DOCUMENT SEGMENT:
[Public Papers of the Presidents of the United States: William J. Clinton (1993, Book II)]
[November 11, 1993]
[Pages 1954-1955]
[From the U.S. Government Publishing Office www.gpo.gov]



[[Page 1954]]


Remarks at the Veterans Day Ceremony at Arlington National Cemetery, 
Virginia
November 11, 1993

    Thank you very much, Secretary Brown, General Brady, distinguished 
leaders of our veterans' organizations, Secretary Aspin and General 
Shalikashvili and the leaders of our Department of Defense and our 
military services, and to all of you, my fellow Americans.
    Today we gather to honor those who have rendered the highest service 
any American can offer to this Nation, those who have fought for our 
freedom and stood sentry over our security. On this hillside of solemn 
remembrance and at gravesites and in veterans' halls and in proud 
parades all across America, today we join as one people to appreciate a 
debt we can never fully repay.
    Every American who ever put on this Nation's uniform in war or peace 
has assumed risks and made sacrifices on our common behalf. Each of the 
1.6 million men and women now in our forces today bears our common 
burden. This day belongs to all of them, to all who have protected our 
land we love over all the decades and now, over two centuries of our 
existence. From the minutemen who won our independence to the warriors 
who turned back aggression in Operation Desert Storm, it belongs to 
those who fell in battle and those who stood ready to do so, to those 
who were wounded and those who treated their wounds, to those who 
returned from the service to friends and families and to the far too 
many who remain missing.
    We honor our veterans on this day because it marks the end of the 
First World War. On the 11th hour of the 11th day of the 11th month 
there crept an eerie silence across the battlefields of Europe, and 4 
years of unbelievable destruction then came to an end. Today on the 75th 
anniversary of that Great War, it is fitting for us to recall and salute 
those from every service who contributed to the allied victory, embodied 
today by the fine figure of Mr. Coolbaugh who stood here and received 
this medal.
    Our victory in that ``war to end all wars'' was a great test of 
whether our Nation then could reach out and become involved in the rest 
of the world. Many of the soldiers who fought in that war, including the 
men whom we honored here today, were born in another century, a time in 
which America felt secure on this great and vast continent protected by 
two oceans.
    We entered World War I knowing that we could no longer run from the 
rest of the world. But in the end, while that war proved our strength, 
it did not prove our wisdom, for within the span of a short generation 
after it, we neglected during a careless peace what had been so dearly 
won in a relentless war. We turned our backs on the rest of the world.

SUPPLIED MATERIAL:

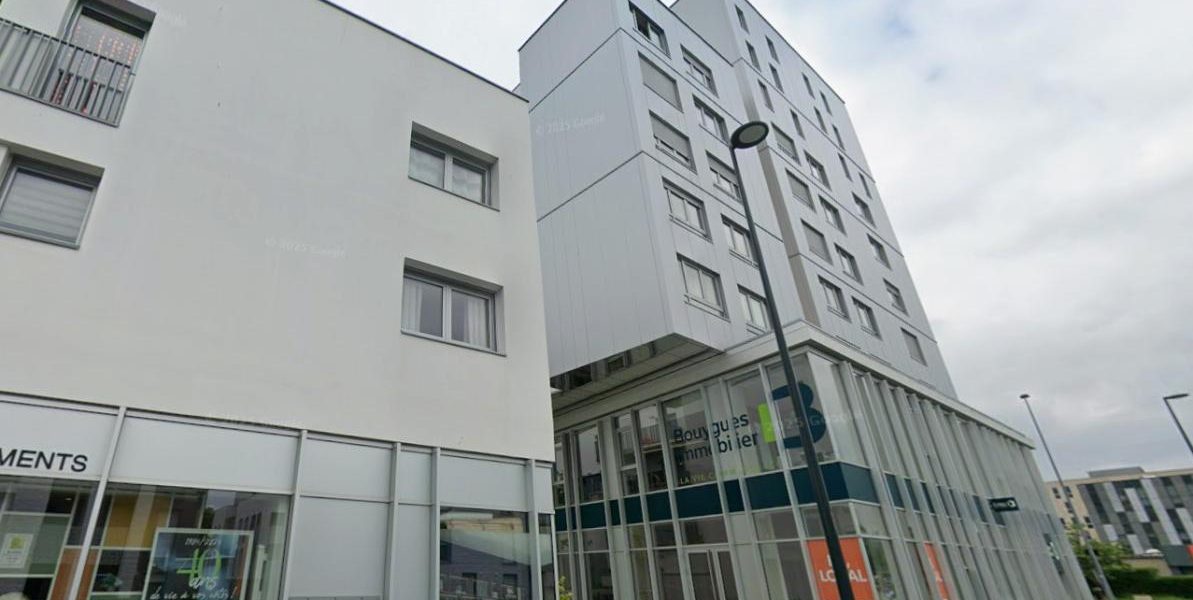 Appartement T1  - Rennes (506538) - photo principale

TASK INSTRUCTIONS: How many men and women does the Veterans Day speech say are now serving in the forces?

COMPLETED EXERCISE: 1.6 million